TASKS AND EXERCISES>
1 – Using the Fed tapering excerpt, answer these:
(a) Who is named as President of the Fed Bank of Dallas?
(b) What does Dudley want to see before the pace of asset purchases is cut?
(c) What has there been in job market growth, according to Lockhart?
2 – Collect every line of the records that contains the string "soil", matching case exactly.

SELECTED EXTRACT>

-- START --

Profit taking pressure continued for second straight session today on mounting uncertainty about monetary stimulus tapering in the US after comments of Richard Fisher, President, Fed Bank of Dallas.

Federal Reserve Bank of New York President William C. Dudley said yesterday in a speech the US Federal Reserve has a tapering timetable and will wind down the bond purchases when there is broad improvement in the American economy. William C. Dudley emphasized that the US economy is facing pulling forces from opposite directions that is, "improving economic fundamentals versus fiscal drags and somewhat tighter financial conditions". And he emphasized it still needs the support of a "very accommodative monetary policy". He urged officials to push against the headwinds "forcefully". And he'd like to see "continued improvement in the labour market" before cutting the pace of asset purchases.

Meanwhile, Atlanta Fed Lockhart said he's supportive to FOMC's decision to keep the asset purchase pace unchanged in the September meeting. He noted there have been "some slowing" in job market growth. And, between now and October, there won't be "accumulation of enough evidence" to change the economic outlook.

-- END --

ENTRIES SUPPLIED>
-- START --

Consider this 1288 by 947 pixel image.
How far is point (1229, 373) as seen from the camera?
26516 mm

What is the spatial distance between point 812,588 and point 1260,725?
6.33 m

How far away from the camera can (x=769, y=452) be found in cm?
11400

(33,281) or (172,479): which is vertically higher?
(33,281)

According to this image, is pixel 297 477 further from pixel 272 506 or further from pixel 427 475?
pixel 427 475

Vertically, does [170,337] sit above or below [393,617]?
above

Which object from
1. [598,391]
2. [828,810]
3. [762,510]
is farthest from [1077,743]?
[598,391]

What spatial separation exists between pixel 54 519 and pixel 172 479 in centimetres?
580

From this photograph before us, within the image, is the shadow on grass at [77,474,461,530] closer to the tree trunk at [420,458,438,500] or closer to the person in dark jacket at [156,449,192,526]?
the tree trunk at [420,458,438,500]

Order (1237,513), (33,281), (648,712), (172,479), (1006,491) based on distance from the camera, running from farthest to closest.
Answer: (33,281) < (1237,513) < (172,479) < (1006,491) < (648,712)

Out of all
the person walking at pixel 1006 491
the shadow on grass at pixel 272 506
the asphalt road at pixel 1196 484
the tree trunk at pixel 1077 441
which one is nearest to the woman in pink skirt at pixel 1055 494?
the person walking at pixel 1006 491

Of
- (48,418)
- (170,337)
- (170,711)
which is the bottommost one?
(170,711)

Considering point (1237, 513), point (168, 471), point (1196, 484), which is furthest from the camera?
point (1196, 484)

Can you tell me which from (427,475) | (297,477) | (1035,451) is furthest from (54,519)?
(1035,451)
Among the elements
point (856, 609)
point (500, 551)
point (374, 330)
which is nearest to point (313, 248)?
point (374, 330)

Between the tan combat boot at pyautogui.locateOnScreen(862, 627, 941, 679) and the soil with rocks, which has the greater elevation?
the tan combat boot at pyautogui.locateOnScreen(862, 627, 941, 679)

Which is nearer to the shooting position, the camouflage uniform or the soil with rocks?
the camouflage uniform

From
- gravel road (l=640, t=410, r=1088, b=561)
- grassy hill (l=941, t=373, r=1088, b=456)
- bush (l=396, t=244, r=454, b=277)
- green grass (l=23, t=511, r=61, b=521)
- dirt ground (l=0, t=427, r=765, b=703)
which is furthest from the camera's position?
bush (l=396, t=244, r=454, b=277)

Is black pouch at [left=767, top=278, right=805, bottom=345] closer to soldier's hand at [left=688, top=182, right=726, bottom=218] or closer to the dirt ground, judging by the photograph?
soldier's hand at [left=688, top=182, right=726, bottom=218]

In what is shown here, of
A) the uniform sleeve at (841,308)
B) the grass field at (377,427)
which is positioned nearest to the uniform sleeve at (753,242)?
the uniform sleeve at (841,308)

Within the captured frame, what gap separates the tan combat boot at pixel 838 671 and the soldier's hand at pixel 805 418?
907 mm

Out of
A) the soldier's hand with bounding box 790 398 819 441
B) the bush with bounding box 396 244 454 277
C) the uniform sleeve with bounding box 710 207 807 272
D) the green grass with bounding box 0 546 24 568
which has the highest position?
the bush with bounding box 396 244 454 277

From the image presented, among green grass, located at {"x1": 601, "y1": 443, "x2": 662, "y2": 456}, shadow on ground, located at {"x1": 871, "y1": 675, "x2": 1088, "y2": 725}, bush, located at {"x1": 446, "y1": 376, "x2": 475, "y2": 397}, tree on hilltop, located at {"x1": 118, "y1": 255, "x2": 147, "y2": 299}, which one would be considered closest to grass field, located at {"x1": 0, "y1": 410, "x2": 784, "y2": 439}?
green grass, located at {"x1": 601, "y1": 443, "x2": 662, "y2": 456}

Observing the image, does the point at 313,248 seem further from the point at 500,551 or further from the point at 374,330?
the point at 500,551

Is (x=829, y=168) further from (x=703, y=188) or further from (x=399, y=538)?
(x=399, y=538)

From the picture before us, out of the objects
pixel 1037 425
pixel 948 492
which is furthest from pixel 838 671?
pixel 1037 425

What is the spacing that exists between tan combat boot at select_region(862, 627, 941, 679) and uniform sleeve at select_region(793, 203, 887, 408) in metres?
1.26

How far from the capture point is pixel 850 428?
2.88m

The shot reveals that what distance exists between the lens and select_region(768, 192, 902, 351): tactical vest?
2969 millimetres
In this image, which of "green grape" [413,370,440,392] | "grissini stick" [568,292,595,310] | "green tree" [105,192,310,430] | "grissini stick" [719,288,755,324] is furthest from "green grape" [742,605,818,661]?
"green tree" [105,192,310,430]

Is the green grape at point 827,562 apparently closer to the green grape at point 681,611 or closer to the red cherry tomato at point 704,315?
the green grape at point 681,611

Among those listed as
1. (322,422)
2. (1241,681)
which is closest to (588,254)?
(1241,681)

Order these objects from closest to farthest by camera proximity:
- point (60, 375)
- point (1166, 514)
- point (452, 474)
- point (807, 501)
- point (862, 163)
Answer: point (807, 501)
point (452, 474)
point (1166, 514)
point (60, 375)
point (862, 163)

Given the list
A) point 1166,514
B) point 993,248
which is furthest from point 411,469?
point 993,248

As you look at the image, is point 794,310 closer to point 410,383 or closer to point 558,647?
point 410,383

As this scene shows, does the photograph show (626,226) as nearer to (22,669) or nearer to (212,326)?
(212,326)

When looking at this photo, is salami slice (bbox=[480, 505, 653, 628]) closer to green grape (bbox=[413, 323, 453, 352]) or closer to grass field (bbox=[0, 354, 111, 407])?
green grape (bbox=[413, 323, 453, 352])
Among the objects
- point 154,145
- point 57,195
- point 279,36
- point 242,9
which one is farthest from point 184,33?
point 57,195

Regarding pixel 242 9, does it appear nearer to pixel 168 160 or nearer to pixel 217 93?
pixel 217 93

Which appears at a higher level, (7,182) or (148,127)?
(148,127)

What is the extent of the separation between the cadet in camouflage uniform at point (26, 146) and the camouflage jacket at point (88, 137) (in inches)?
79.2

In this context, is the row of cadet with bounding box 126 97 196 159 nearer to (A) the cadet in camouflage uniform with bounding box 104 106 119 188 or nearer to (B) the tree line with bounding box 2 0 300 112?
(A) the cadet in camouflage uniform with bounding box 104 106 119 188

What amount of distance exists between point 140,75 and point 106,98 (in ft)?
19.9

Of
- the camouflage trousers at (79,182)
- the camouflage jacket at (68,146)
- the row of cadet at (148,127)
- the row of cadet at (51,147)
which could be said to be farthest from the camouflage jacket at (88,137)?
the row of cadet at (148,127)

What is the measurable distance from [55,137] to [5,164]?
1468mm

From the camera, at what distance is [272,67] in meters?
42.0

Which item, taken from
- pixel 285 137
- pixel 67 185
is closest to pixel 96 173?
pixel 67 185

-- END --

RESPONSES FOR EACH TASK>
1 –
(a) Richard Fisher
(b) Continued improvement in the labour market
(c) Some slowing

2 –
Between the tan combat boot at pyautogui.locateOnScreen(862, 627, 941, 679) and the soil with rocks, which has the greater elevation?
Which is nearer to the shooting position, the camouflage uniform or the soil with rocks?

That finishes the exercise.